The Rosemount Museum, pronounced "Rosemont" is a historic house museum in Pueblo, Colorado, it is situated on a square block at the corner of one of the highest points in north Pueblo and across the street from UCHealth Parkview Medical Center. It is a 24,000-square-foot, three story mansion with attic and basement and contains thirty-seven rooms. It was begun in 1891 and completed in 1893 for John A. Thatcher and his family. A 6,000-square-foot carriage house was also built on the property.

== History ==
John Thatcher moved from Pennsylvania to Colorado, where he prospered in the dry goods business before branching into banking, mining, and cattle ranching. He married Margaret Ann Henry of Platteville, WI in 1866. Built with pink Rhyolite volcanic rock for the exterior and a multitude of different woods for the interior; cherry, mahogany, maple and oak, the mansion housed the Thatcher family for decades. John, the patriarch of the family passed in 1913 and his last living child, Raymond C. Thatcher died in 1968.
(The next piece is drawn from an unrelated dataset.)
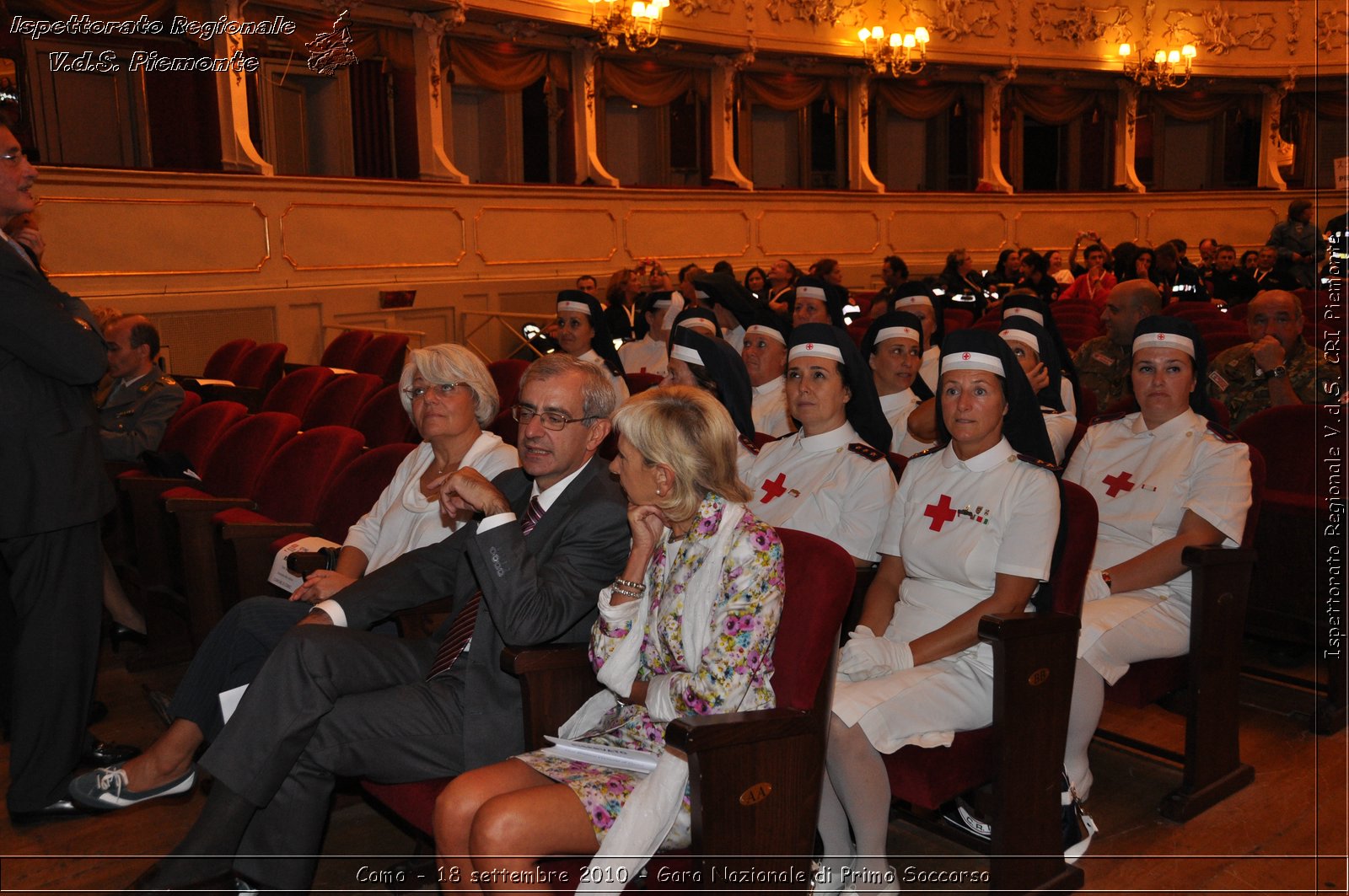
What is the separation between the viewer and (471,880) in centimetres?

After Raymond's death the mansion was donated to the city of Pueblo who in turn donated the property to the Metropolitan Museum Association. In 1969 a public trust was established by the Thatcher family for the creation of a nonprofit house museum.
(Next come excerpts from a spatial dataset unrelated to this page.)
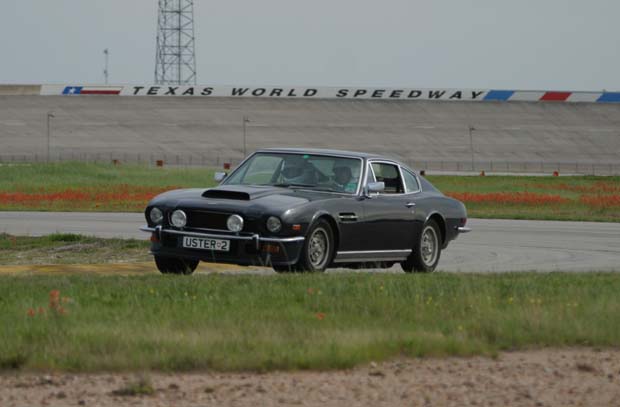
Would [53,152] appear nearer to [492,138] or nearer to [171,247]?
[492,138]

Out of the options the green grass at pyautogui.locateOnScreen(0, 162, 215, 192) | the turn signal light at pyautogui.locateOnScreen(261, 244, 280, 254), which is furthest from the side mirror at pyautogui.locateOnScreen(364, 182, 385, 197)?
the green grass at pyautogui.locateOnScreen(0, 162, 215, 192)

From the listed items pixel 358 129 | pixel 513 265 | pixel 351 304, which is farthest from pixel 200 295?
pixel 358 129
Rosemount along with the Goodnight Barn were the first places in Pueblo County added to the National Register of Historic Places. Both were added on July 30, 1974.

== Collection ==
The house and most of its furnishings remain as they were when the family lived there.
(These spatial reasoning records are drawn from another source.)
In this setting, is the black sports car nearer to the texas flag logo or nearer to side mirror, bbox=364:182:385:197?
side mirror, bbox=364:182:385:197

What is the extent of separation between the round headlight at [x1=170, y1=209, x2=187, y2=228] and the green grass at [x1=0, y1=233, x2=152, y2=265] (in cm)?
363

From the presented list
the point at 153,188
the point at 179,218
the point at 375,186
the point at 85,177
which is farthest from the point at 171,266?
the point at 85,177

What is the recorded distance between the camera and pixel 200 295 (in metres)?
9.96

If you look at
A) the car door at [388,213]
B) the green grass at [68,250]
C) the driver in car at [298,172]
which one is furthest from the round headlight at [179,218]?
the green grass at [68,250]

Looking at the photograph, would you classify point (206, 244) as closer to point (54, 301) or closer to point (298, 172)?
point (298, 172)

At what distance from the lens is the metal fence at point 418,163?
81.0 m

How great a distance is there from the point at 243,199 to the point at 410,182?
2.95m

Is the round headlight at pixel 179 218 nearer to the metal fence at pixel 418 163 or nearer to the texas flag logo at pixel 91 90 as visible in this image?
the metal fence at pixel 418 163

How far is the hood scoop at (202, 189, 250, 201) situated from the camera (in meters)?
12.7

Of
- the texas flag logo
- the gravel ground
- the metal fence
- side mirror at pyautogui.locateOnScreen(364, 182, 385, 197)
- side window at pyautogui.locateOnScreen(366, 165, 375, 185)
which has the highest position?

The third floor houses the Andrew McClelland collection of artifacts. McClelland was a wealthy magnate and acquaintance of the family. He gathered the artifacts on his travels around the world including an Egyptian mummy.

==Media==
- The interior of the Rosemount appears in the Terrence Malick directed film, Badlands. Where it serves as the interior of the rich man's (portrayed by John Carter) house.
- The Rosemount is featured in A&E's America's Castles in the episode "Frontier Castles" which originally aired in August 1994.
- The Rosemount is profiled in HGTV's "Christmas Castles" in an episode that aired December 24, 1999.